> [What to produce]: Please copy the passage from the khugepaged patch message below word for word, beginning at the words "If we racily" and stopping after the words "can access them.".

*** Passage provided ***

[PATCH] mm/khugepaged: Fix ->anon_vma race

From: Jann Horn
Date: Wed Jan 11 2023 - 08:36:45 EST


If an ->anon_vma is attached to the VMA, collapse_and_free_pmd() requires
it to be locked. retract_page_tables() bails out if an ->anon_vma is
attached, but does this check before holding the mmap lock (as the comment
above the check explains).

If we racily merge an existing ->anon_vma (shared with a child process)
from a neighboring VMA, subsequent rmap traversals on pages belonging to
the child will be able to see the page tables that we are concurrently
removing while assuming that nothing else can access them.

Repeat the ->anon_vma check once we hold the mmap lock to ensure that there
really is no concurrent page table access.

Reported-by: Zach O'Keefe <zokeefe@xxxxxxxxxx>
Fixes: f3f0e1d2150b ("khugepaged: add support of collapse for tmpfs/shmem pages")

*** Data entries ***

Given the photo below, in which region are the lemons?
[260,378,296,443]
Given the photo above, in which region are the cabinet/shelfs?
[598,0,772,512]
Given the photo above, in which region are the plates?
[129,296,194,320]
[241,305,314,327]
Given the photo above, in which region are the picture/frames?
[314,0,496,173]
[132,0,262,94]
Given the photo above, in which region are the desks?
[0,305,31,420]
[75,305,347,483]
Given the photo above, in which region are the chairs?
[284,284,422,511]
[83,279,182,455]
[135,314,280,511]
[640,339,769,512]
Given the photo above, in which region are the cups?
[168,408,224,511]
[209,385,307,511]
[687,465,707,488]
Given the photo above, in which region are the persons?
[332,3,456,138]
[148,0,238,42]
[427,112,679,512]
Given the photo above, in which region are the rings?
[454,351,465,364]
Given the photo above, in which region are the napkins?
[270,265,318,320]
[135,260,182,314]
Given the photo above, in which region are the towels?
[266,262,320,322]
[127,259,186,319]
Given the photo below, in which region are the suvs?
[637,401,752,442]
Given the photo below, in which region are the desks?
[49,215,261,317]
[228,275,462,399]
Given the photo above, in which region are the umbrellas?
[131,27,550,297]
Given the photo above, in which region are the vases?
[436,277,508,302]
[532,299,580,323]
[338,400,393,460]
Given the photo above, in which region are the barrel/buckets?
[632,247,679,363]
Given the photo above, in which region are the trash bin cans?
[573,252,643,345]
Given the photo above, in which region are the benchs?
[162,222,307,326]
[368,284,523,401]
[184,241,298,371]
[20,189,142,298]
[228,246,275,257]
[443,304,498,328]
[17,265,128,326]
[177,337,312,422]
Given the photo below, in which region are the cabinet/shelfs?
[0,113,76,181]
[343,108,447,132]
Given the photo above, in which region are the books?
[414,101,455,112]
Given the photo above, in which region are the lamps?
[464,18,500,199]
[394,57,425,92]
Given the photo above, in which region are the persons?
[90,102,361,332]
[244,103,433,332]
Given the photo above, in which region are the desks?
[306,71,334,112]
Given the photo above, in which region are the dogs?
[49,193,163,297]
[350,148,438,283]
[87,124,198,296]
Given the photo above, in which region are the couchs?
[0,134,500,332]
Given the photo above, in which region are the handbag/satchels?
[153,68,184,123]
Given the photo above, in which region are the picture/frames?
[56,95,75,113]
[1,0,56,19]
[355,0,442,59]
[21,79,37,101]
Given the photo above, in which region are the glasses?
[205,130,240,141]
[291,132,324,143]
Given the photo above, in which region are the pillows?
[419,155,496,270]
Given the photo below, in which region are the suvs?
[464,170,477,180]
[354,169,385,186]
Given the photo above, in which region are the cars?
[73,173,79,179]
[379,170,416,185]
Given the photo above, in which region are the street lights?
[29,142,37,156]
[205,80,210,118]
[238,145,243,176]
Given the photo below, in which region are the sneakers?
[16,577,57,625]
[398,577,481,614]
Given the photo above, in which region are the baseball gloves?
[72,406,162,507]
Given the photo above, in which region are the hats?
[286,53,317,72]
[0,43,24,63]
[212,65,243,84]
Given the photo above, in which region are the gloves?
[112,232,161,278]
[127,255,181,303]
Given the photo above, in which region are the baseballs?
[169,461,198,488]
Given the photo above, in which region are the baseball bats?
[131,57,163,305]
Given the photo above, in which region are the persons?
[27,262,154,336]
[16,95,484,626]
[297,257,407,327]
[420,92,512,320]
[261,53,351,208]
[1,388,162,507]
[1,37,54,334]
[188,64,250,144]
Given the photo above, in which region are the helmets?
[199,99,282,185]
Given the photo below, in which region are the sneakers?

***

> [Written answer]:
If we racily merge an existing ->anon_vma (shared with a child process)
from a neighboring VMA, subsequent rmap traversals on pages belonging to
the child will be able to see the page tables that we are concurrently
removing while assuming that nothing else can access them.